Sec. 2835. (1) As used in this section and section 2837:

(a) "Abortion" means that term as defined in section 17015.

(b) "Physical complication" means a physical condition occurring during or after an abortion that, under generally accepted standards of medical practice, requires medical attention. Physical complication includes, but is not limited to, infection, hemorrhage, cervical laceration, or perforation of the uterus.

(2) A physician who performs an abortion shall report the performance of that procedure to the department on forms prescribed and provided by the department. A physician shall transmit a report required under this subsection to the director within 7 days after the performance of the abortion.

(3) Each report of an abortion required under subsection (2) shall contain only the following information and no other information:

(a) The age of the woman at the time of the abortion.

(b) The marital status of the woman at the time of the abortion.

(c) The race of the woman.

(d) The city or township, county, and state in which the woman resided at the time of the abortion.

(e) The location and type of facility in which the abortion was performed.

(f) The source of referral to the physician performing the abortion.

(g) The number of previous pregnancies carried to term.

(h) The number of previous pregnancies ending in spontaneous abortion.

(i) The number of previous pregnancies terminated by abortion.

(j) The method used before the abortion to confirm the pregnancy, the period of gestation in weeks of the present pregnancy, and the first day of the last menstrual period.

(k) The method used to perform the abortion.

(l) The weight of the embryo or fetus, if determinable.

(m) Whether the fetus showed evidence of life when separated, expelled, or removed from the woman.

(n) The date of performance of the abortion.

(o) The method and source of payment for the abortion.

(p) A physical complication or death resulting from the abortion and observed by the physician or reported to the physician or his or her agent before the report required under subsection (2) is transmitted to the director.

(q) The physician's signature and his or her state license number.

(4) The report required under subsection (2) shall not contain the name of the woman, common identifiers such as her social security number or motor vehicle operator's license number or other information or identifiers that would make it possible to identify in any manner or under any circumstances an individual who has obtained or seeks to obtain an abortion.

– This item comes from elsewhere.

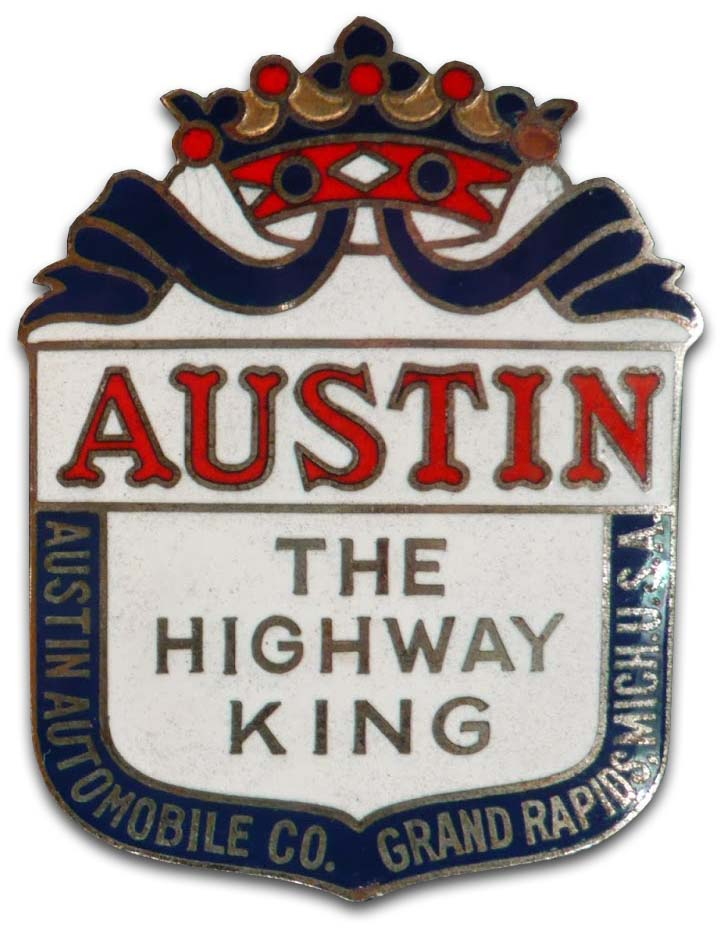 Austin Automobile Company (a la 1921 made in China grill emblem)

A state agency shall not compare data in an electronic or other information system file with data in another electronic or other information system that would result in identifying in any manner or under any circumstances an individual obtaining or seeking to obtain an abortion. Statistical information that may reveal the identity of a woman obtaining or seeking to obtain an abortion shall not be maintained.

(5) The department shall destroy each individual report required by this section and each copy of the report after retaining the report for 5 years after the date the report is received.

(6) The department shall make available annually in aggregate a statistical report summarizing the information submitted in each individual report required by this section. The department shall specifically summarize aggregate data regarding all of the following in the annual statistical report:

(a) The period of gestation in 4-week intervals from 5 weeks through 28 weeks.

(b) Abortions performed on women aged 17 and under.

(c) Physical complications reported under subsection (3)(o) and section 2837.

(7) The reports required under this section are statistical reports to be used only for medical and health purposes and shall not be incorporated into the permanent official records of the system of vital statistics.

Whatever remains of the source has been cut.